Isabel Allende by Portrait in Sepia

Isabel Allende by Portrait in Sepia

Author:Portrait in Sepia [Sepia, Portrait in]
Language: eng
Format: epub
Published: 0101-01-01T00:00:00+00:00


The revolution began the same day I reached puberty. I woke up with my nightgown stained with something that looked like chocolate. I hid in the bathroom, embarrassed, to wash myself off; then discovered I hadn’t soiled myself after all, I had blood between my legs. I shot off, terrified, to tell my grandmother about it and for once didn’t find her in her huge imperial bed, something unheard of in a person who never got up until noon. I ran downstairs, followed by a madly barking Caramelo, burst like a spooked horse into the library, and found myself face to face with Severo and Paulina del Valle: he dressed for a journey and she wearing the purple satin bathrobe that made her look like a bishop during Holy Week.

“I’m going to die!” I screamed, throwing myself on her.

“This is not a convenient time to do that,” my grandmother replied dryly.

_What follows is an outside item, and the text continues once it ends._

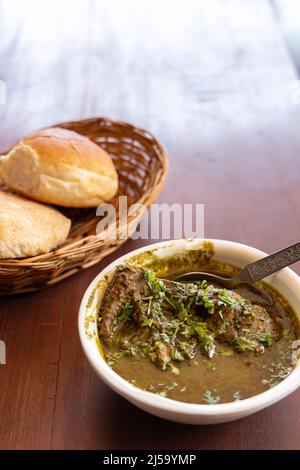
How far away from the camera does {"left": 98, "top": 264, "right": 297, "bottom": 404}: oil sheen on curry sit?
1.20 m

For years people had been complaining about the government, and for months now we had heard that President Balmaceda was intending to declare himself dictator, in the process breaking with fifty-seven years of respect for the constitution. That constitution, drawn up by the aristocracy with the idea of governing forever, granted broad powers to the executive. When power fell into the hands of someone with whose ideas they didn’t fully agree, the upper class rebelled. Balmaceda, a brilliant man with modern ideas, had not done too badly, actually. He had advanced education more than any previous president, protected Chilean nitrates from foreign companies, and promoted hospitals and numerous public works, especially railroads, although he began more than he succeeded in finishing. Chile had military and naval power; it was a prosperous country, and its currency was the most solid in Latin America. Nevertheless, the aristocracy could not forgive him for having elevated the middle class and for trying to govern with them, and the clergy could not tolerate the separation of church and state, civil marriage, which had replaced the religious, and the law that allowed the dead of any creed to be buried in cemeteries. (It had been a terrible problem to dispose of the bodies of those who had not been Catholic in life, not to mention atheists and suicides, whose corpses often ended up in ravines or the ocean.) Because of those measures, women abandoned the president en masse. Though they had no political power, they ruled in their homes and exercised tremendous influence. The middle class, which Balmaceda had benefited, also turned its back on him, and he responded with the arrogance of one used to commanding and being obeyed, like any other large landowner of the day. His family owned enormous landholdings, an entire province with its railroad stations, towns, and hundreds of campesinos. The men of his clan had the reputation not of kindly patrones but of crude tyrants who slept with a gun under the pillow and expected blind respect from their peons. That may have been the reason Balmaceda thought he could rule the country as he did his feudal estate.